● Consignes
- a) Dans le reportage sur la récolte du riz au Pakao, quel nom donne-t-on à la séance de récolte du matin ?
- b) Recopiez, dans le reportage sur la récolte du riz au Pakao, le passage qui commence par les mots contenant « Pénibilité du travail » et se termine par « récolter le riz. ».
- c) Quelles femmes sont désignées par leur nom dans le reportage sur la récolte du riz au Pakao ? Donnez-les toutes.

== Document source

En Casamance en général et au Pakao en particulier, les rizières sont bien plus qu’un simple paysage : elles sont le cœur de la vie agricole et surtout un symbole fort de la culture locale. Chaque année, à l’approche de la récolte, les rizières arborent des nuances dorées, et les paysannes se préparent à une période de labeur intense, pénible et solidaire. En effet, la récolte du riz est une tradition qui se transmet de génération en génération, et c’est un moment très rythmé dans les différents villages du Pakao. La riziculture est d’une importance capitale en Casamance, car elle est la base de l’alimentation, de l’économie et de l’organisation sociale et culturelle des populations de cette zone sud. Elle assure l’autosuffisance alimentaire dans les villages, tout en étant au cœur des rites et traditions, et l’organisation du terroir en dépend directement. Bien que sa production soit confrontée à des défis environnementaux, la riziculture reste le pilier de la vie en Casamance en général et du Pakao en particulier.
Reportage.
Pénibilité du travail et manque de matériels agricoles

En cette matinée du samedi 18 octobre 2025, sous un soleil de plomb, une équipe du groupe Kéranosmédia a fait une immersion dans les rizières du Pakao Kéracounda pour observer et constater de visu la campagne de récolte du riz menée par les femmes du village. Comme à l’accoutumée à pareille époque de l’année, les femmes de toute la contrée du Pakao se retrouvent à longueur de journée dans les rizières pour récolter le riz.
À une centaine de mètres, on aperçoit un premier groupe composé d’une dizaine de femmes, venues ce matin dans la rizière de l’une d’entre elles pour la séance de récolte matinale appelée sormo. Un peu perplexes par notre présence, l’une d’elles nous questionne : « Qu’est-ce que vous êtes venus faire ici ? »
« On est venu pour voir les conditions dans lesquelles vous travaillez », rétorque Monsieur Mamadou Solly. Certaines d’entre elles sont un peu gênées par la présence des caméras. Cependant, après une explication approfondie, Nna Kady Diol Dabo est choisie à l’unanimité pour porter la parole du groupe. Selon elle, « les femmes du Pakao travaillent dans des conditions exécrables. D’abord, les champs sont parfois loin du village, et ensuite tous les travaux se font quasiment à la main », dit-elle. « Certes, parfois les tracteurs viennent, mais ils ne peuvent pas labourer certaines rizières à cause de l’acidité des sols ou des racines d’arbres. Et c’est nous qui sommes obligées de labourer à la main », peste-t-elle.
À quelques encablures de ce premier groupe, se trouve une autre bande de femmes en train de couper les tiges de riz une à une. Quand elles nous aperçoivent, c’est le même regard inquisiteur. Après les salutations d’usage et les explications fournies, Fatou Seydi, appelée affectueusement Fatou Koulaty, et Kady Mané enchaînent : « Nous les femmes travaillons à la sueur de notre front chaque hivernage, du mois de juin au mois de décembre, avec des dabas pour cultiver et des coutelas pour récolter. C’est un travail très difficile, pénible et très épuisant », disent-elles.

====
== Éléments

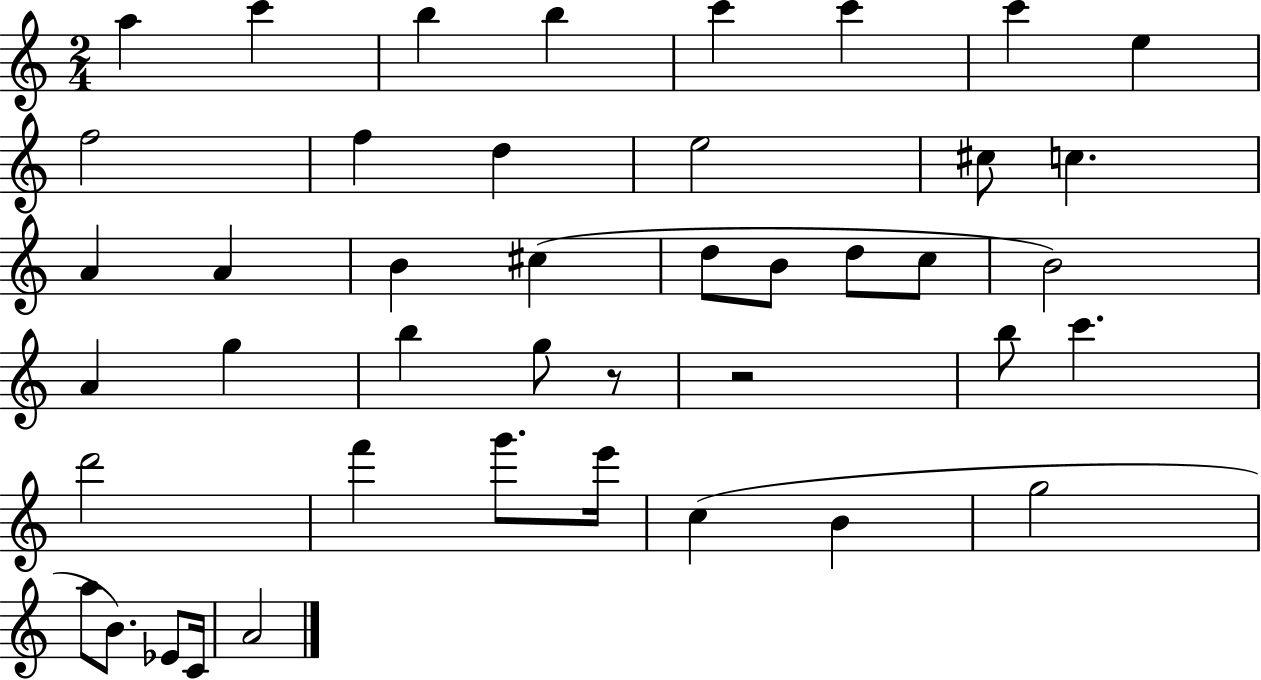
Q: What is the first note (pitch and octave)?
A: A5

====
== Éléments

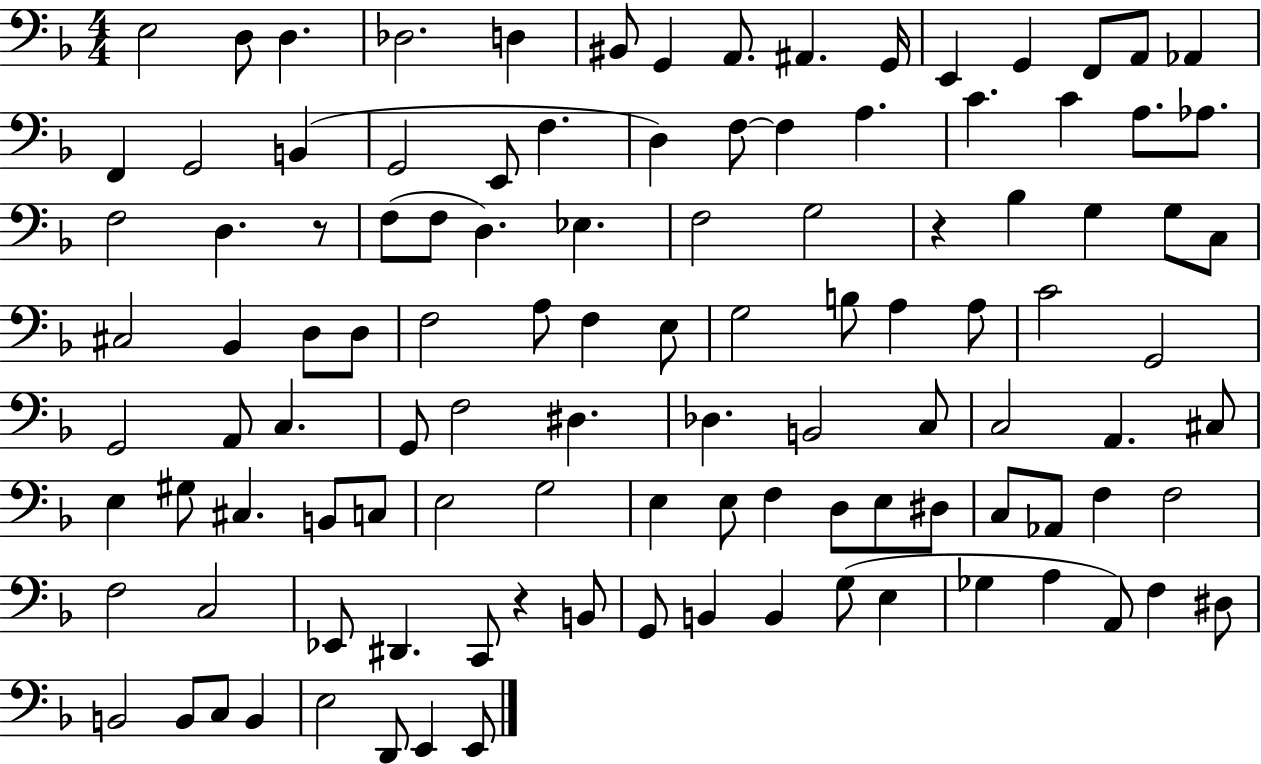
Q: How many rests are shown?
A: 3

====

● Réponses par consigne
- a) Le sormo.

- b)
Pénibilité du travail et manque de matériels agricoles

En cette matinée du samedi 18 octobre 2025, sous un soleil de plomb, une équipe du groupe Kéranosmédia a fait une immersion dans les rizières du Pakao Kéracounda pour observer et constater de visu la campagne de récolte du riz menée par les femmes du village. Comme à l’accoutumée à pareille époque de l’année, les femmes de toute la contrée du Pakao se retrouvent à longueur de journée dans les rizières pour récolter le riz.

- c) Nna Kady Diol Dabo, Fatou Seydi (appelée Fatou Koulaty) et Kady Mané.